Text shown:
No flash photography

Banksy is one of the greatest living artists.   Because we don’t know if anything he’s ever told us is true. 

Even when he says he’s telling the truth.  Particularly when he says he is, as in his film Exit Through the Gift Shop.  Tracing Banksy’s often reluctant involvement in the abrupt rise and fall of another street artist, the film is either a shocking record of true life, or a sublime fake.

We don’t know.

That’s the art. 

Not the spray paint, not the ruined theme parks, but the very inscrutability of the artist’s existence. The art is in the fact that we will carve out of our very walls a rock he is said to have touched and hang the rock on an art gallery wall then charge other people money to view it.  The art is the news story about the painting which shredded itself the moment it was sold.

Task set:
• 1. In the text about Banksy, what film is named as one where he says he is telling the truth?
• 2. Pick up the text about Banksy after its final sentence and carry it on in the same voice.

Stored data entries:

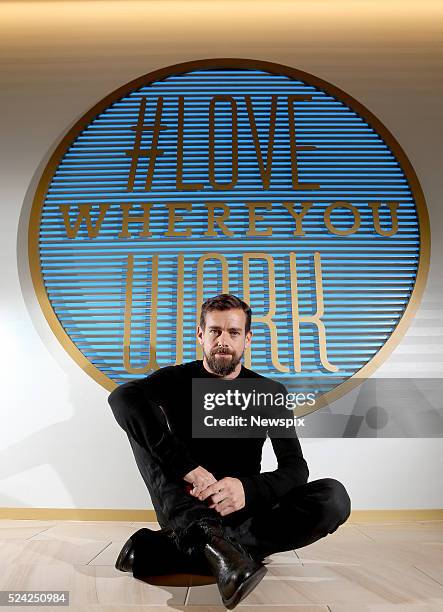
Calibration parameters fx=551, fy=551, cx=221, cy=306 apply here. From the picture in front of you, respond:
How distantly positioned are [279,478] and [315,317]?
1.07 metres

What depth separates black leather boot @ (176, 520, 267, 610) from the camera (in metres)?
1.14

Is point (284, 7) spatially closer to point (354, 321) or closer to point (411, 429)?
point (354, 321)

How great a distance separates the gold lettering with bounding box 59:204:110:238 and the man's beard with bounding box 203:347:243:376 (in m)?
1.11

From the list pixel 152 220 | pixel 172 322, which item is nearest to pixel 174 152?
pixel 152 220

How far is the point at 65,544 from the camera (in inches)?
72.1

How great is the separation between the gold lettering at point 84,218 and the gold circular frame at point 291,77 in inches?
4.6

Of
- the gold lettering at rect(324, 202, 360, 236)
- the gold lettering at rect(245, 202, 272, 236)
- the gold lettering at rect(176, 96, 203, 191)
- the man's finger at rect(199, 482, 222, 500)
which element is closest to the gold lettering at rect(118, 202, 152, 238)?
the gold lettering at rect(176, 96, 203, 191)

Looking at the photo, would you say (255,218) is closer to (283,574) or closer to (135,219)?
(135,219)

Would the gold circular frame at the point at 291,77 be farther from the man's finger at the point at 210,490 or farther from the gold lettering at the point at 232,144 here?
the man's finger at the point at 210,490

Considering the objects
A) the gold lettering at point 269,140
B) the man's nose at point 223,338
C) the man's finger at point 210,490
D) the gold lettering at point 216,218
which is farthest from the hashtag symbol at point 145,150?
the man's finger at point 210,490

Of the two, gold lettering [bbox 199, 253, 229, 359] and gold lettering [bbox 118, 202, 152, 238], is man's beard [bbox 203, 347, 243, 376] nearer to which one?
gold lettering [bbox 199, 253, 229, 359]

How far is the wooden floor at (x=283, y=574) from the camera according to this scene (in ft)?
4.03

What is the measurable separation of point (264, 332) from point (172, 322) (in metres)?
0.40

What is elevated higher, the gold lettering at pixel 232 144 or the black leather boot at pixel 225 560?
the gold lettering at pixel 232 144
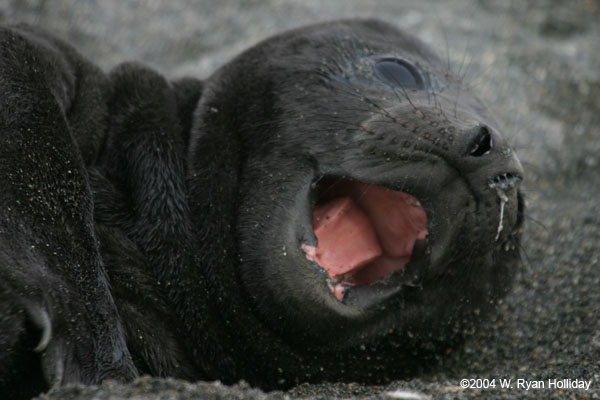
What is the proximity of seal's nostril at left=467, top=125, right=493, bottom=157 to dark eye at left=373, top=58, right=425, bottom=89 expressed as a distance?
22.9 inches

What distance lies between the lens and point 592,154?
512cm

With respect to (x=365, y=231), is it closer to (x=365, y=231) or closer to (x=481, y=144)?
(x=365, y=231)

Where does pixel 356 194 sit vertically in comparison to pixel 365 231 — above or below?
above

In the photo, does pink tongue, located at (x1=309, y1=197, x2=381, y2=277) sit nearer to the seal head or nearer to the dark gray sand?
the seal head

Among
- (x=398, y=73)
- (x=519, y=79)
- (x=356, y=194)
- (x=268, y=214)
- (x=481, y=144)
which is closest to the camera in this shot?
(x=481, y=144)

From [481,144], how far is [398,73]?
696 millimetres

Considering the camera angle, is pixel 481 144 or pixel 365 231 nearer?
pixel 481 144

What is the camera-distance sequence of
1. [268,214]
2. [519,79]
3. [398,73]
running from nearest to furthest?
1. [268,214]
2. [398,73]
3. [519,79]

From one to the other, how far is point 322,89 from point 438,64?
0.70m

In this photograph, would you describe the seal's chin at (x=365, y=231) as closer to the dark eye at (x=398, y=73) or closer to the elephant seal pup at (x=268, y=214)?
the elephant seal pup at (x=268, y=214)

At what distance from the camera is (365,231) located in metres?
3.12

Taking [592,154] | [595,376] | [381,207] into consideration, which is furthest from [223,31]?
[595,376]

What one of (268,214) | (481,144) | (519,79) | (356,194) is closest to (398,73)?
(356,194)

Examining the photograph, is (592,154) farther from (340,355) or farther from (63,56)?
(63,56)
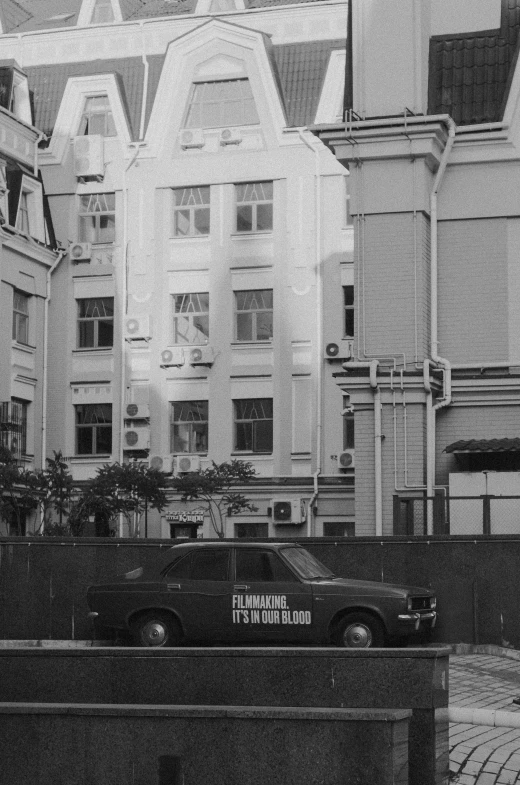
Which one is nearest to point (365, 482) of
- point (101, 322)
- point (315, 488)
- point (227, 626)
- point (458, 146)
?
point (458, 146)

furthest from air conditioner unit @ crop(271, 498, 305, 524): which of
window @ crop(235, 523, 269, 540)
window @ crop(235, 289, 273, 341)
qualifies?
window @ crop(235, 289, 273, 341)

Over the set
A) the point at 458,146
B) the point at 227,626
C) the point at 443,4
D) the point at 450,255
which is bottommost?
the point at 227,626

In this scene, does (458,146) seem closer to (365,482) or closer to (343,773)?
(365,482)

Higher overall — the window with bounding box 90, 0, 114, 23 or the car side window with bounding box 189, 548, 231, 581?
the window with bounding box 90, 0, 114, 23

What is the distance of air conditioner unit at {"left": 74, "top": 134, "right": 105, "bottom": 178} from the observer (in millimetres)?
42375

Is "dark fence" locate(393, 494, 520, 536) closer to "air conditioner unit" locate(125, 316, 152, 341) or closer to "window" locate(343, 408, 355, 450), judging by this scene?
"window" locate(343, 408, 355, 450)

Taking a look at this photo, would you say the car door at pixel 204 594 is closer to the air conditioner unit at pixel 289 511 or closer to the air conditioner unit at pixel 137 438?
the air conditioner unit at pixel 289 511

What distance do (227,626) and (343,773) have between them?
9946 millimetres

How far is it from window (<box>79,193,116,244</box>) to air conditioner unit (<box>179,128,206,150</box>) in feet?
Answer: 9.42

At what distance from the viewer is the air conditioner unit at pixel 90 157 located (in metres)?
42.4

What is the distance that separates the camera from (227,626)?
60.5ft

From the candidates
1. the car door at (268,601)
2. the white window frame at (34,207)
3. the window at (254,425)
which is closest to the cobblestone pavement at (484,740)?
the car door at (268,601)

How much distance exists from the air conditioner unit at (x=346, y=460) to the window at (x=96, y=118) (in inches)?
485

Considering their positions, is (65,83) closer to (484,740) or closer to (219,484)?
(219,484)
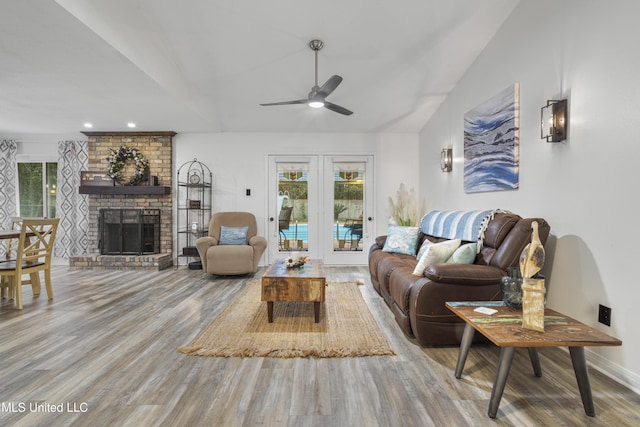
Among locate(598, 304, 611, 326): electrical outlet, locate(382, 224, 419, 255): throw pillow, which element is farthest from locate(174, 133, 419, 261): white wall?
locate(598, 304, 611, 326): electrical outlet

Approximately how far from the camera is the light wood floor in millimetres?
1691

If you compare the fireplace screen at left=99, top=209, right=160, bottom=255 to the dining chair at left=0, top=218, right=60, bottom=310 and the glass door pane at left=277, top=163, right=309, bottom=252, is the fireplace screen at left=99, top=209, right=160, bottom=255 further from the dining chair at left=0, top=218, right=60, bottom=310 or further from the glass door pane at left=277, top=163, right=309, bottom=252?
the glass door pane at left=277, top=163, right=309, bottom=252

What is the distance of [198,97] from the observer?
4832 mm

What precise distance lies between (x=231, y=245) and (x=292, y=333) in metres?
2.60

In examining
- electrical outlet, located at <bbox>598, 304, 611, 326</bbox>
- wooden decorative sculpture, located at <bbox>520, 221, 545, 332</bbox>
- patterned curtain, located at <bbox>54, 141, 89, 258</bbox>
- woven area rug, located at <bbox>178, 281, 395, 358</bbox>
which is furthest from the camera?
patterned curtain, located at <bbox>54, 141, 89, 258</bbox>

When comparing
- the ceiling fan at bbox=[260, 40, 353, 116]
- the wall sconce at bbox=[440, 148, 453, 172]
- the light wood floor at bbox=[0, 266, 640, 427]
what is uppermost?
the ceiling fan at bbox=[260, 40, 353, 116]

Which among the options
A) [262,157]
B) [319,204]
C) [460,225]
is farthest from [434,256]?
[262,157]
* * *
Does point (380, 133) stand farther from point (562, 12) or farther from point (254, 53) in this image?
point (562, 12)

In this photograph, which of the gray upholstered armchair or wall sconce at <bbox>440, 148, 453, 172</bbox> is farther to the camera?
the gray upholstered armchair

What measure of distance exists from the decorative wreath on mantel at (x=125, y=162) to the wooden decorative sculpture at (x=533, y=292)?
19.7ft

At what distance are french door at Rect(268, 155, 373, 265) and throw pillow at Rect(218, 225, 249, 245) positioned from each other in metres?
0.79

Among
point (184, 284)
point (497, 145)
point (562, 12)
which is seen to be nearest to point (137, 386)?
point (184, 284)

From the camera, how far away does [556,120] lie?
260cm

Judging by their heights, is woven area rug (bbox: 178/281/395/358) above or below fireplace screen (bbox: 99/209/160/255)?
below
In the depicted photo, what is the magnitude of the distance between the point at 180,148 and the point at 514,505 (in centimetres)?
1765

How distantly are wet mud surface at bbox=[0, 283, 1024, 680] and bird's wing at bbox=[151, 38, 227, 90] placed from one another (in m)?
* * *
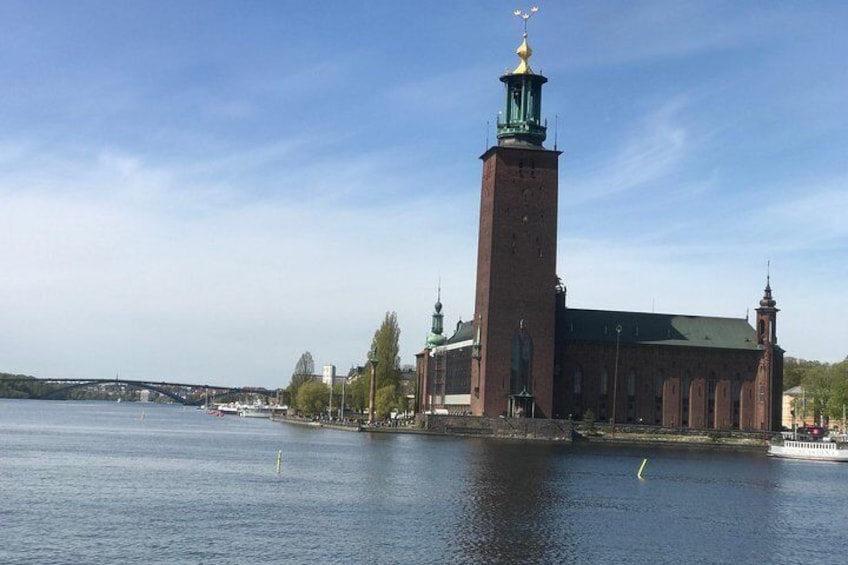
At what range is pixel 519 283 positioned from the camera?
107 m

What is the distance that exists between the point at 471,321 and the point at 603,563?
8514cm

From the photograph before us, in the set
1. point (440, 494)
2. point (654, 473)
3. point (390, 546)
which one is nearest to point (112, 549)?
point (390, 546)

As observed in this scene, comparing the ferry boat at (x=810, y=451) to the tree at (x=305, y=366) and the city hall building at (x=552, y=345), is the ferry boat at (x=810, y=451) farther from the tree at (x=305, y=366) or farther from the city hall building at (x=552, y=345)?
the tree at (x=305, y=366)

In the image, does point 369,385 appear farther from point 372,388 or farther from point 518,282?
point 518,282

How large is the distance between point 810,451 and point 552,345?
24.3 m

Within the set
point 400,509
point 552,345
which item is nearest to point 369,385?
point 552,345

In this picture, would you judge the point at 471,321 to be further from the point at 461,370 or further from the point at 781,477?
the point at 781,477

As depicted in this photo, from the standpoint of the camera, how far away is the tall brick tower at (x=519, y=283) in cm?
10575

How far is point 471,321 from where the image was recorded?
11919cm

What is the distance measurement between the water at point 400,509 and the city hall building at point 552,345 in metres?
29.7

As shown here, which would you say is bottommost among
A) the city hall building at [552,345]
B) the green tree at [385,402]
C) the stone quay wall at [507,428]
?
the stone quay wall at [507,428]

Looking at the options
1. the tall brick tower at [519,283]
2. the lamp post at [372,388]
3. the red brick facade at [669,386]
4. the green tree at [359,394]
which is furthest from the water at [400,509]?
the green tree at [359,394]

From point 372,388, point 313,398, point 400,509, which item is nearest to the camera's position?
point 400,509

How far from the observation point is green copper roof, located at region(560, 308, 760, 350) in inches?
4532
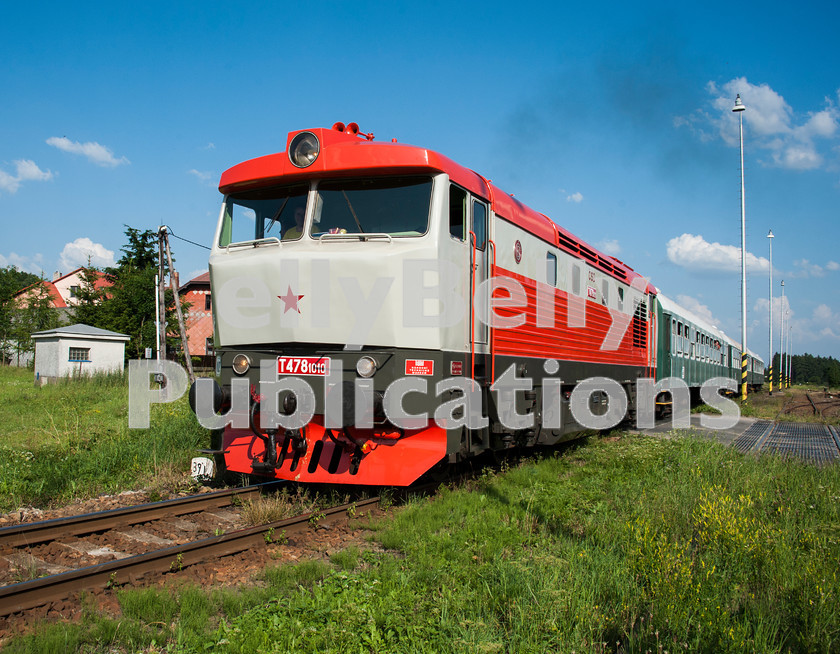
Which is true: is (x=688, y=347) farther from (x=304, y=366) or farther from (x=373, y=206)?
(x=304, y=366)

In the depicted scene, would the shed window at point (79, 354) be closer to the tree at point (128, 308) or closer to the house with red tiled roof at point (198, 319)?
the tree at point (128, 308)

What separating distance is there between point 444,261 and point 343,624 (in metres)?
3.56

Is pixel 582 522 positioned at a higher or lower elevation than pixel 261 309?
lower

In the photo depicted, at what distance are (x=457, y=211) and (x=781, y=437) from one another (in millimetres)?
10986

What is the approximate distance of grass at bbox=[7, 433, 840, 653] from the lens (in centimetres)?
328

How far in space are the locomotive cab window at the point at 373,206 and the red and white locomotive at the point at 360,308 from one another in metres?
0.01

Results in order:
• 1. Exit Through the Gift Shop

• 2.
He is invisible, criminal, liminal.  We might never see his face.  That is his art, and our psychology is his canvas. 

photos by Lewis Roberts / Robin Wersich / Cole Patrick on Unsplash / treatment by The Fixer

The chipped stone wall of an insurance firm’s downtown office, the alley which never sees sun, the corner of the underground parking garage where a drift of dead leaves has gathered: this is the mental state of so many of us.  Waiting for the unknown to express itself upon us. 

A vivid red balloon, a bunch of flowers, a rat with a felt-tipped pen scrawling a name, any name.

Making something from nothing. 

Making us into art.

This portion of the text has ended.